* Reading text *

____

April 25, 2024

Making Substations More Intelligent by Design

by By Craig M. Preuss, Engineering Manager-Utility Automation, Black & Veatch Corporation


Craig M. Preuss



INTRODUCTION
Utility substation integration programs have continued to grow since the 1990s. Although most utilities claim to have substation integration at some level, some have simply continued to install electromechanical relays and RTUs. Others have created one or more pilot projects with varying success to prove out new substation technology that is rapidly changing. Still other utilities have developed multi-year integration programs into second, third, and even fourth generations, rolling out multiple substation integration schemes across a large
number of substations.

While much attention has been given to the potential costs, benefits, and architectures of substation integration technologies, little focus has been given to “how” a business case and new design is developed. With technology changing at an unprecedented rate just as many of the most experienced engineers have retired or are preparing to leave the workforce, even utilities with decades of experience in substation integration may encounter difficulties planning, developing and implementing substation projects that properly fit their current - and especially their future - technical, organizational and operational needs.

This two-part article will address the engineering standards, processes and best practices for substation integration and answer many of the most common questions as well as some more subtle aspects of intelligent substation planning, preparation and design. For example, what are the front-end engineering processes that result in the dramatic transformation of a blank sheet of paper and a good idea into the wiring, schematics, elevations, point lists, and test procedures that result in a successful project? What are the steps required? What are the issues and considerations in planning for the implementation? What are the potential risks and pitfalls? Can those risks and pitfalls be mitigated or avoided entirely?

This first part of the article outlines the standards and frames the engineering process. In part two, we will illustrate how Black & Veatch implemented this engineering process in a case study fashion, demonstrating the issues and implications of substation integration in an actual
utility project.

____

* Records *
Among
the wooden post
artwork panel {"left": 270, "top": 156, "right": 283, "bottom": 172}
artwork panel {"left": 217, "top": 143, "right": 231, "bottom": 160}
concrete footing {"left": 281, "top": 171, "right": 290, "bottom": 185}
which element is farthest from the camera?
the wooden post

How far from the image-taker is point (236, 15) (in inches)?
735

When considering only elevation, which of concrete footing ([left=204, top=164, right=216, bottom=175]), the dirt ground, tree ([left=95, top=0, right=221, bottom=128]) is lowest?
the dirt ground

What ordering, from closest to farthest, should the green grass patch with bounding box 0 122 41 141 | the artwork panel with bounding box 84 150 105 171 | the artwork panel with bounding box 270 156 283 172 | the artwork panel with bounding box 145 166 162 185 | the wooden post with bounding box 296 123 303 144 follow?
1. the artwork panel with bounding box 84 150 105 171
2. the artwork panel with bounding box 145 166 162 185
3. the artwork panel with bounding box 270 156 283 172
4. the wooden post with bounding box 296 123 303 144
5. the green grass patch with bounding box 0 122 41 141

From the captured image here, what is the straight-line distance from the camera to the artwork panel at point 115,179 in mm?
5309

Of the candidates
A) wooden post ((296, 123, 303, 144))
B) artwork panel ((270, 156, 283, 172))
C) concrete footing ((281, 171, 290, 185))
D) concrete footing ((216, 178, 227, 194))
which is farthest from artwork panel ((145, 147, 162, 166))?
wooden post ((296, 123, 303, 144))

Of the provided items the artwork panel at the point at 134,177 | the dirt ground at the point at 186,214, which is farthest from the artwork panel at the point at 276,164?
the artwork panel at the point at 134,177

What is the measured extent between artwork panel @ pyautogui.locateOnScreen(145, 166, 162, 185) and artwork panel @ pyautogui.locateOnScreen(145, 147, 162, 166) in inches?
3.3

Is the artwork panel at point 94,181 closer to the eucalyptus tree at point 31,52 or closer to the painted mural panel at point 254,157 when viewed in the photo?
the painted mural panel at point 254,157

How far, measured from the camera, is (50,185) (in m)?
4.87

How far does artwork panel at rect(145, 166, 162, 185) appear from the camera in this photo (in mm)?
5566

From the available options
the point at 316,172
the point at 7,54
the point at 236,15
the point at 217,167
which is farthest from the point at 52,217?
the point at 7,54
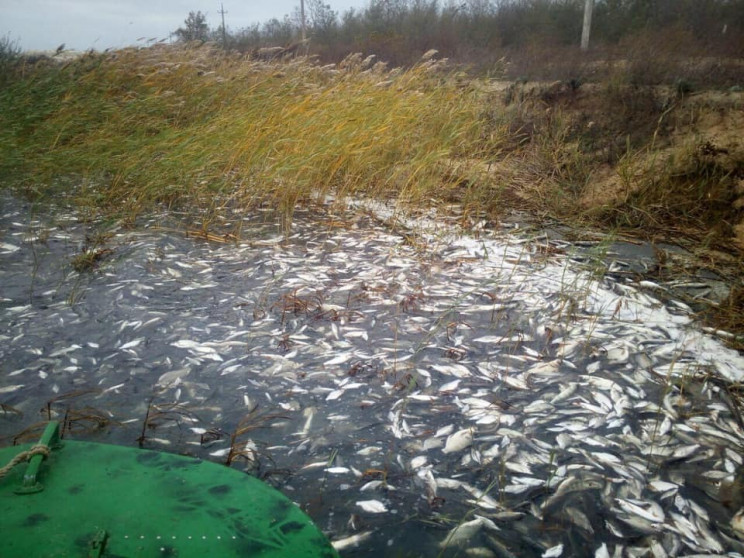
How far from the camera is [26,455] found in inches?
40.5

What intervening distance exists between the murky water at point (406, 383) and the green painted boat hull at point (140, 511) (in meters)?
0.56

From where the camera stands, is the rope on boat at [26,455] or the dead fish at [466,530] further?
the dead fish at [466,530]

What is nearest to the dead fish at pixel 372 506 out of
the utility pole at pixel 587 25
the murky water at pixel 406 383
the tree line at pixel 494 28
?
the murky water at pixel 406 383

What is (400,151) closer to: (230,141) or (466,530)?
(230,141)

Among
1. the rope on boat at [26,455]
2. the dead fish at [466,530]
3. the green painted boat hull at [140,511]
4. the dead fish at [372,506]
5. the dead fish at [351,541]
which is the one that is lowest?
the dead fish at [466,530]

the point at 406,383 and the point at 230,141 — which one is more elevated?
the point at 230,141

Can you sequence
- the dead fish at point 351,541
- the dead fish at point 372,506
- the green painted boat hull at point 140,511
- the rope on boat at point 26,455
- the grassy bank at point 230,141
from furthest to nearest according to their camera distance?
the grassy bank at point 230,141, the dead fish at point 372,506, the dead fish at point 351,541, the rope on boat at point 26,455, the green painted boat hull at point 140,511

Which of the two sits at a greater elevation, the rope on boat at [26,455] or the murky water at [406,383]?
the rope on boat at [26,455]

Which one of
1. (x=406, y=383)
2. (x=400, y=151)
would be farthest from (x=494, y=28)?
(x=406, y=383)

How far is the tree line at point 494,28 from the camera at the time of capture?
20.0 ft

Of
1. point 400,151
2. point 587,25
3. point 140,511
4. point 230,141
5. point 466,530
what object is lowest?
point 466,530

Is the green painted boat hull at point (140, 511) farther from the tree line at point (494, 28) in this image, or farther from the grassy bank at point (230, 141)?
the tree line at point (494, 28)

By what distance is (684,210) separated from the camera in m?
3.85

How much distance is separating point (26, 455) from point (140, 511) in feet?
0.82
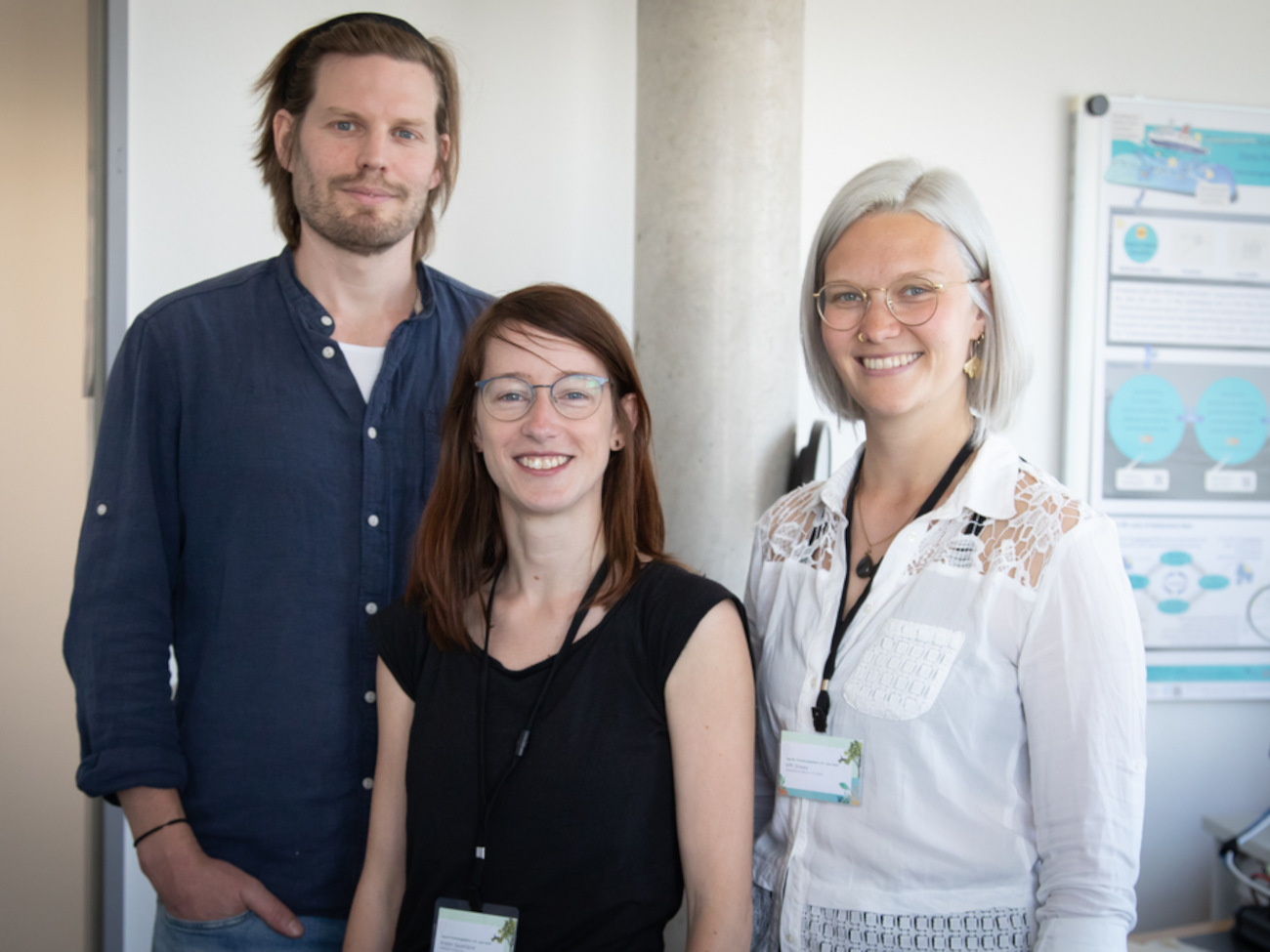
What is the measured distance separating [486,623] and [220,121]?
1.75 m

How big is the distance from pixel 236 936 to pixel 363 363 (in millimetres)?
1055

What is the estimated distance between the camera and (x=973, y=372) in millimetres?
1561

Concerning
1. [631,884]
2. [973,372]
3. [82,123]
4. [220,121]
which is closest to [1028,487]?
[973,372]

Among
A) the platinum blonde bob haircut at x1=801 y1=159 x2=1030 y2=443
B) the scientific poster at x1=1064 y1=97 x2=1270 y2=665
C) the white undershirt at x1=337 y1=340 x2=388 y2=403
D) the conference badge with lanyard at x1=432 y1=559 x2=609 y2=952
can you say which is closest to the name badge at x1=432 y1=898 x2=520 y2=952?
the conference badge with lanyard at x1=432 y1=559 x2=609 y2=952

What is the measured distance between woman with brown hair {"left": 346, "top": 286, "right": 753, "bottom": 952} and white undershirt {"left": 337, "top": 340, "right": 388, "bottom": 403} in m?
0.24

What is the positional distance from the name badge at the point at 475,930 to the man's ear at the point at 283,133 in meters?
1.41

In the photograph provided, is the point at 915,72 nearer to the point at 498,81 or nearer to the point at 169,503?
the point at 498,81

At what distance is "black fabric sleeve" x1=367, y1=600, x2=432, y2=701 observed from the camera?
5.25 feet

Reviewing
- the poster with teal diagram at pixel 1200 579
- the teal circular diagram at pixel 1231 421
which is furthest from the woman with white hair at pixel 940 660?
the teal circular diagram at pixel 1231 421

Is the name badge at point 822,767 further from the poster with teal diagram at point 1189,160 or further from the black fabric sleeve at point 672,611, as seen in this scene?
the poster with teal diagram at point 1189,160

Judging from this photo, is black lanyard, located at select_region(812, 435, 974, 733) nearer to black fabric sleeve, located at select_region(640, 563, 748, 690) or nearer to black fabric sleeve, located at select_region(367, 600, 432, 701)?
black fabric sleeve, located at select_region(640, 563, 748, 690)

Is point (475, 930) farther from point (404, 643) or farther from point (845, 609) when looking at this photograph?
point (845, 609)

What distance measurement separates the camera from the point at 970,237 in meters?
1.50

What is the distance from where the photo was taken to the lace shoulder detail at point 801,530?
1.62m
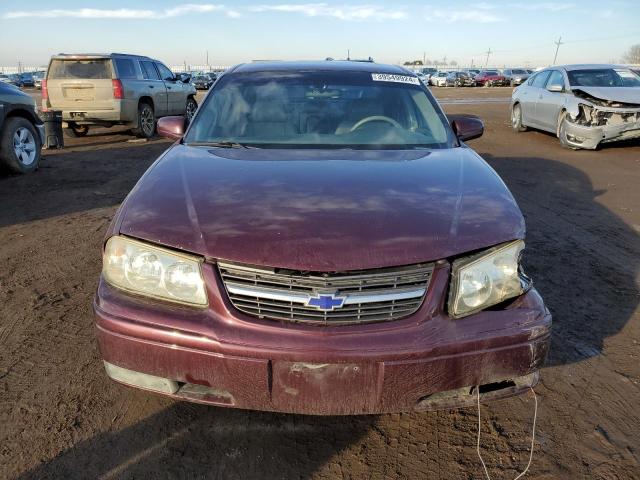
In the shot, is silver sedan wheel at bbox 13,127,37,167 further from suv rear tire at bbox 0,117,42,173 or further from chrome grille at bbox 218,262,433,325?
chrome grille at bbox 218,262,433,325

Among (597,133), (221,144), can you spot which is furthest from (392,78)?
(597,133)

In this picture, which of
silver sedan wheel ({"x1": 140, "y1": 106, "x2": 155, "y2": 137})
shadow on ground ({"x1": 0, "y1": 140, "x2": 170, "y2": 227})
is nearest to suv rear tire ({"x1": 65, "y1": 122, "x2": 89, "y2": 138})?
silver sedan wheel ({"x1": 140, "y1": 106, "x2": 155, "y2": 137})

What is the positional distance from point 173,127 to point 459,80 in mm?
47832

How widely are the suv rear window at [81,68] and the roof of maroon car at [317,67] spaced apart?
8401 millimetres

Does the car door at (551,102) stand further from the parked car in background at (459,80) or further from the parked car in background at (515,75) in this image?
the parked car in background at (459,80)

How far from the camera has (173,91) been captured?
1357cm

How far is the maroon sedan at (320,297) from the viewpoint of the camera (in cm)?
184

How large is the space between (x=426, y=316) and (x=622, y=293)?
262 cm

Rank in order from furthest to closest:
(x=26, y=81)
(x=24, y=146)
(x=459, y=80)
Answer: (x=26, y=81) → (x=459, y=80) → (x=24, y=146)

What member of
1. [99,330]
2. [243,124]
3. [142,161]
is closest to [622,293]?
[243,124]

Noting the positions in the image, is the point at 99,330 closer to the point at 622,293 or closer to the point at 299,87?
the point at 299,87

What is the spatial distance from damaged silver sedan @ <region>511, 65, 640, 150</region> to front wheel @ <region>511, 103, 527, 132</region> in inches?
21.6

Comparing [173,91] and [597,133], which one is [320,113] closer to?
[597,133]

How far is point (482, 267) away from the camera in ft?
6.56
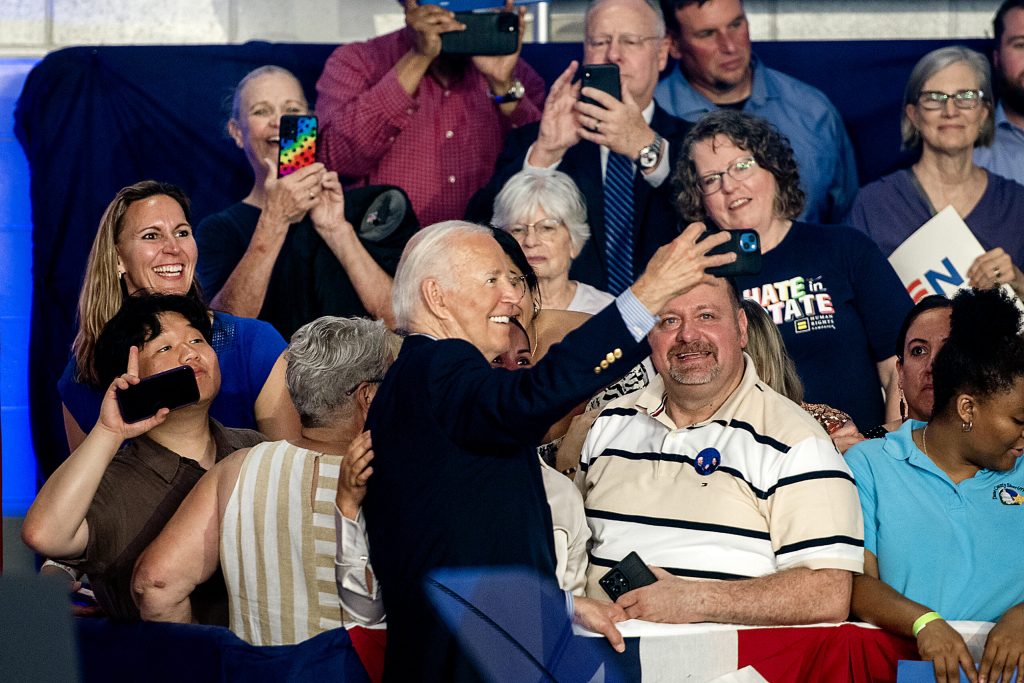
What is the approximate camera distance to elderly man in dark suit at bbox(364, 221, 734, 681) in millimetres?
A: 2154

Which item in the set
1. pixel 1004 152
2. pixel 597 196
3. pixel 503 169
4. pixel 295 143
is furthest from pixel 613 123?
pixel 1004 152

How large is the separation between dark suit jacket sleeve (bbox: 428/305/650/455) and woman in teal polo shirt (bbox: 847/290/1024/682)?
0.79m

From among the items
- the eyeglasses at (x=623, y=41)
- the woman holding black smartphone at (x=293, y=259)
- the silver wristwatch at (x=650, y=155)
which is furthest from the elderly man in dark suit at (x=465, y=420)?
the eyeglasses at (x=623, y=41)

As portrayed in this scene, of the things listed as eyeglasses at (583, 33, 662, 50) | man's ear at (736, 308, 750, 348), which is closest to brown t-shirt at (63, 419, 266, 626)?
man's ear at (736, 308, 750, 348)

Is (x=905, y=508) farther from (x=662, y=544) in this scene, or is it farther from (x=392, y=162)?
(x=392, y=162)

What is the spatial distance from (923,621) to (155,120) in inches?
Result: 125

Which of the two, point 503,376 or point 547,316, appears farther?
point 547,316

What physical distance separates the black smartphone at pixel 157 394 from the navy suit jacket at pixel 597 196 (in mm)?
1325

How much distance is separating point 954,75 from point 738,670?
2.36 m

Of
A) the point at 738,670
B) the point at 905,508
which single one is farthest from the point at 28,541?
the point at 905,508

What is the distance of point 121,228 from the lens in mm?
3572

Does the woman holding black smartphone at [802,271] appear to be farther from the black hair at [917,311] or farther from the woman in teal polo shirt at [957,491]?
the woman in teal polo shirt at [957,491]

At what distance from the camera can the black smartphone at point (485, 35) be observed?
4.05 metres

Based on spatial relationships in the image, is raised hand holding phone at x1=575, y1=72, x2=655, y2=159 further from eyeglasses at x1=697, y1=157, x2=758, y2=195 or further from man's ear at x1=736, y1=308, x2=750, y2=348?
man's ear at x1=736, y1=308, x2=750, y2=348
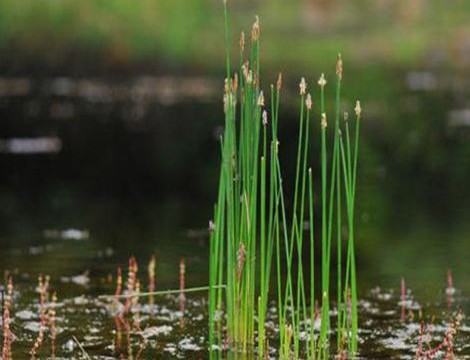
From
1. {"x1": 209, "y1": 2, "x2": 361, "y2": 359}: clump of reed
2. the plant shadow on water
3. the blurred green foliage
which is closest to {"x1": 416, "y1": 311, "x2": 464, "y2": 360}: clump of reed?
the plant shadow on water

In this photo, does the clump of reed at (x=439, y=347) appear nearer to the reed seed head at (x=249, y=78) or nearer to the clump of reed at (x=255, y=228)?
the clump of reed at (x=255, y=228)

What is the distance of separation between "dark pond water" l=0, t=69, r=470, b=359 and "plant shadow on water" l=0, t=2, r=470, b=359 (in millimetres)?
32

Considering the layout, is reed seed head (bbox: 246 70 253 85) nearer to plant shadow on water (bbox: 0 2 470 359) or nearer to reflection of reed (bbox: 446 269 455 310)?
plant shadow on water (bbox: 0 2 470 359)

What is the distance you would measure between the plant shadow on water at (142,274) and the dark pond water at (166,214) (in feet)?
0.11

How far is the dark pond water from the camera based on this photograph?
14078 millimetres

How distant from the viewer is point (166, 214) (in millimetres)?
24156

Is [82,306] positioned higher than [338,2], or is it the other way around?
[338,2]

____

* Jobs *
#1 Rewrite the substation integration article starting at "April 25, 2024" and ending at "number of substations.", with "electromechanical relays" changed to "digital protective relays".
#2 Gather every line of the listing that contains the word "furthest".

* Outputs by task *
#1
April 25, 2024

Making Substations More Intelligent by Design

by By Craig M. Preuss, Engineering Manager-Utility Automation, Black & Veatch Corporation


Craig M. Preuss



INTRODUCTION
Utility substation integration programs have continued to grow since the 1990s. Although most utilities claim to have substation integration at some level, some have simply continued to install digital protective relays and RTUs. Others have created one or more pilot projects with varying success to prove out new substation technology that is rapidly changing. Still other utilities have developed multi-year integration programs into second, third, and even fourth generations, rolling out multiple substation integration schemes across a large
number of substations.

#2
from furthest to nearest according to their camera distance?
which is furthest from the woman with white hair at pixel 940 660?
Among (597,133), (221,144), can you spot which is furthest from (392,78)?
Rank in order from furthest to closest:
is furthest from pixel 613 123?
which is furthest from the elderly man in dark suit at (x=465, y=420)?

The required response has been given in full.